Meta is very different from that, they build the products that users interact with, but also build things at the bottom of the tech stack. At their scale, this makes business sense to do so, and comparing your headcount with theirs makes no sense.

I don't really understand why software engineers keep dunking on each other like this. I get that people want to broadcast how smart they are, but in reality we're just giving the general public a warped sense of how much work is actually involved in building large-scale software systems.

2 comments

I’m also skeptical any time someone mentions 5 nines uptime at a small scale. For one, it takes a lot of engineering to be able to actually monitor and detect that with precision (that is, how do you know you are 99.999 and not 99.995?) and with so few people there may be holes in what’s monitored (there are so many places you can drop requests/whatever and lose availability). There’s also tail risks like datacenter incidents (if your servers are on three racks in two data centers) or dependencies like power outages that you may be getting lucky on avoiding due to small scale, rather than amortizing over a huge fleet - that is to say, if there is a 1% risk per year that one of your racks goes down and takes you 3 9s when that happens, you are really at slightly under 4 9s, but with only a few racks it doesn’t happen most years.

That last one is I suspect what makes it so small scale operators can achieve “5 9s” with a fraction of the engineering of larger operators. You can get a lot of 9s most years because you dodge infrequent risks.

> I’m also skeptical any time someone mentions 5 nines uptime at a small scale. For one, it takes a lot of engineering to be able to actually monitor and detect that with precision (that is, how do you know you are 99.999 and not 99.995?)

We have that in place. We run phone systems that businesses depend on, and we have SLAs that guarantee this uptime in order to secure customers. We have network engineers dedicated to everything from guaranteeing it on the cloud side to checking Wireshark traces for any hint of abnormalities, every day. When I say 3 people, I mean those of us writing the front-end, back-end, database procs, and code that the open-source libraries require, including forking and custom patches. We have other team members ensuring our HA pairs, load balancing, redundancy, fail-overs, and all the other associated technology is working as expected.

I won't get into the details, but we have not violated our SLAs, ever.

And you'd be surprised at what open-source software we are using to drive parts of this system. Kudos to them, they are helping us maintain this with some rock-solid software.

I think you cannot really salvage this argument. The way you describe it makes it sound to me that your company's success is ore likely due to luck and not just competence. It's also not clear if you really think this is a model that can scale to the size of Meta or if you just wanted to slide in a humblebrag.
> It's also not clear if you really think this is a model that can scale to the size of Meta or if you just wanted to slide in a humblebrag.

It can't.

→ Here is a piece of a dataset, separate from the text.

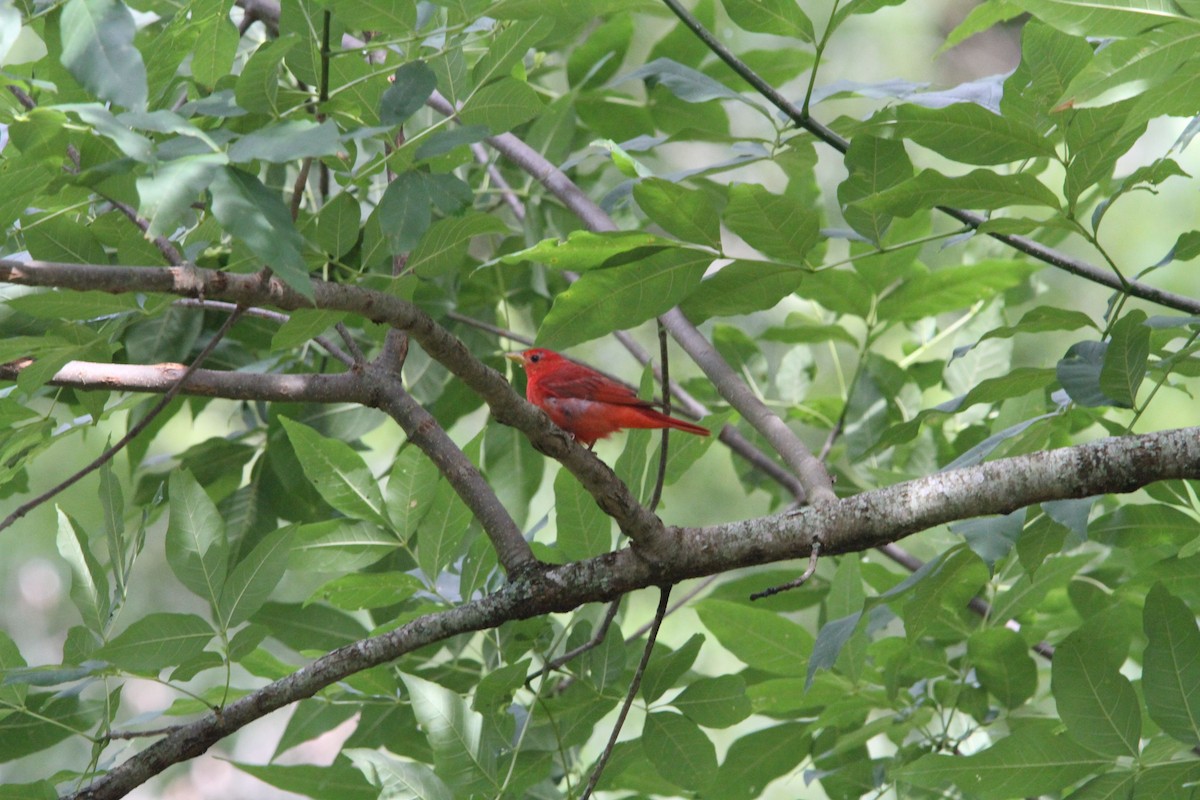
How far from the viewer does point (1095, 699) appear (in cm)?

It depends on "software services" hosted and coded by "other software companies" so his infra's SLA is basically outsourced to either Amazon, Microsoft or Oracle.

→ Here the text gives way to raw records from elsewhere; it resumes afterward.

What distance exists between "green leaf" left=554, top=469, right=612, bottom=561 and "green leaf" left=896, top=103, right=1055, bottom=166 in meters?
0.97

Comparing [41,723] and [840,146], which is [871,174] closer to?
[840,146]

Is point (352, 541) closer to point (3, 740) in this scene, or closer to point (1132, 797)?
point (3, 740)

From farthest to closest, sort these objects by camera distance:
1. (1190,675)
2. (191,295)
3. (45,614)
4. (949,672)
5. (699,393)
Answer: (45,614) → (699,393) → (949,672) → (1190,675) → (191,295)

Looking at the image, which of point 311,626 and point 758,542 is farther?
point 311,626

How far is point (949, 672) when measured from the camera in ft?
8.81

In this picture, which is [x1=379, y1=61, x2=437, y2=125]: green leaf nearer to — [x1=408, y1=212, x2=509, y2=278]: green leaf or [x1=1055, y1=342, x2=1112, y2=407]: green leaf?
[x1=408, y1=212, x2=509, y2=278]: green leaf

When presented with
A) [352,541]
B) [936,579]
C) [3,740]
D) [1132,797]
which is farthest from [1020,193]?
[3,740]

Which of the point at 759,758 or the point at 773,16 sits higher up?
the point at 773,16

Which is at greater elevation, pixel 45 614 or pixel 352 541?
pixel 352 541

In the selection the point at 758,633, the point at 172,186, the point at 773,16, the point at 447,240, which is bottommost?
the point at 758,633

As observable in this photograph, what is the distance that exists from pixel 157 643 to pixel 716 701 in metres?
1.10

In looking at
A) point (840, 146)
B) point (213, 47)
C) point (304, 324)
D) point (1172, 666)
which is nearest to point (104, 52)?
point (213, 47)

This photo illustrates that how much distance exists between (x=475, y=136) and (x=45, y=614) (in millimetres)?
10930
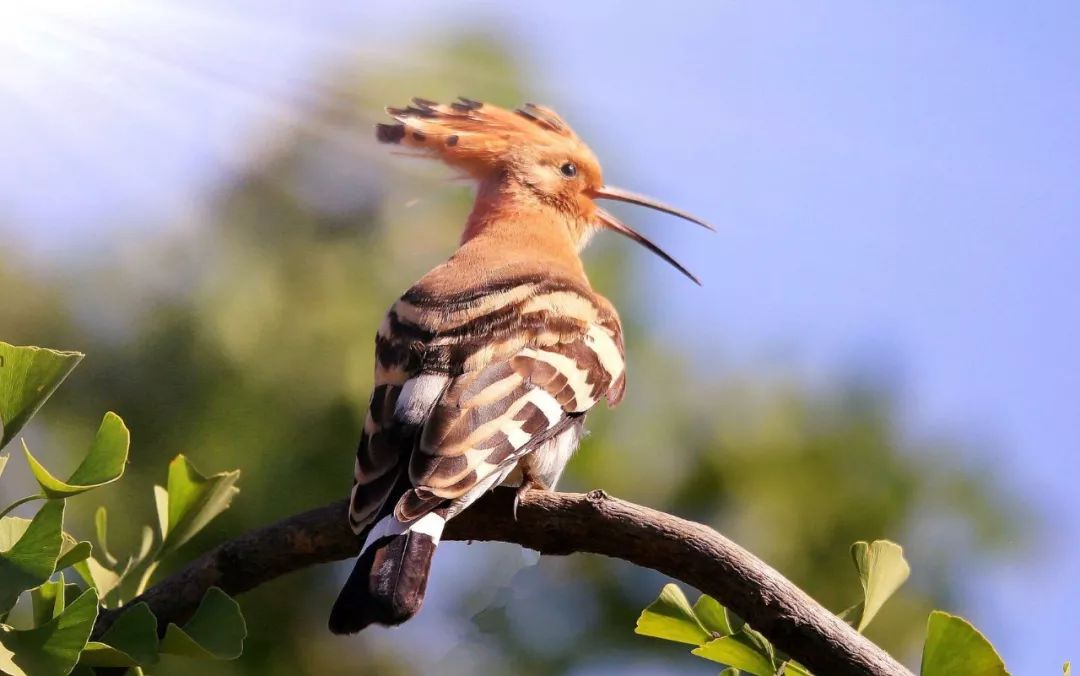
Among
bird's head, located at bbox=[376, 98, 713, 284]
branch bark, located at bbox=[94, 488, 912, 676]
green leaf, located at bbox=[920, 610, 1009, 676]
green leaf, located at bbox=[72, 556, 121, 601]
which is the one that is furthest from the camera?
bird's head, located at bbox=[376, 98, 713, 284]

> It depends on "software services" hosted and coded by "other software companies" so his infra's SLA is basically outsourced to either Amazon, Microsoft or Oracle.

It also depends on an incredible amount of in-house custom code.

If I deploy a change that breaks our Angular front-end, or a C# API change that has a typo that routes calls to the wrong places, or a configuration file for our open-source software that handles the phone systems, how exactly do we tell our thousands of customers they can't run their call centers? Or our restaurant customers can't take orders because their phone systems are dead?

Let's not be ridiculous. I'm not humble-bragging. I'm telling you what I do at my job.

Arent most peoples at this point?
> I don't really understand why software engineers keep dunking on each other like this.

I'm not dunking on anyone, I'm explaining my day-to-day job with a very small number of senior engineers.

We run a highly complex system. There's no way we could handle millions of calls with five-nines otherwise.

I won't get further into the details because I don't want to reveal too much PII.

I fully understand how much "behind the scenes" work goes on at a place like Facebook. I'm not sitting here imagining rooms of graphic designers thinking what the CSS button radius should be (although I'm sure with 85,000 employees, those happen also).

But note that Musk walked into Twitter, fired en-masse, and it still seems the same to me.

Yes, there are senior engineers who keep the core functionality working.

That is still far less than 85,000 employees.

In our case, it's 3 of us handling all software development. And we write a lot of mission critical code.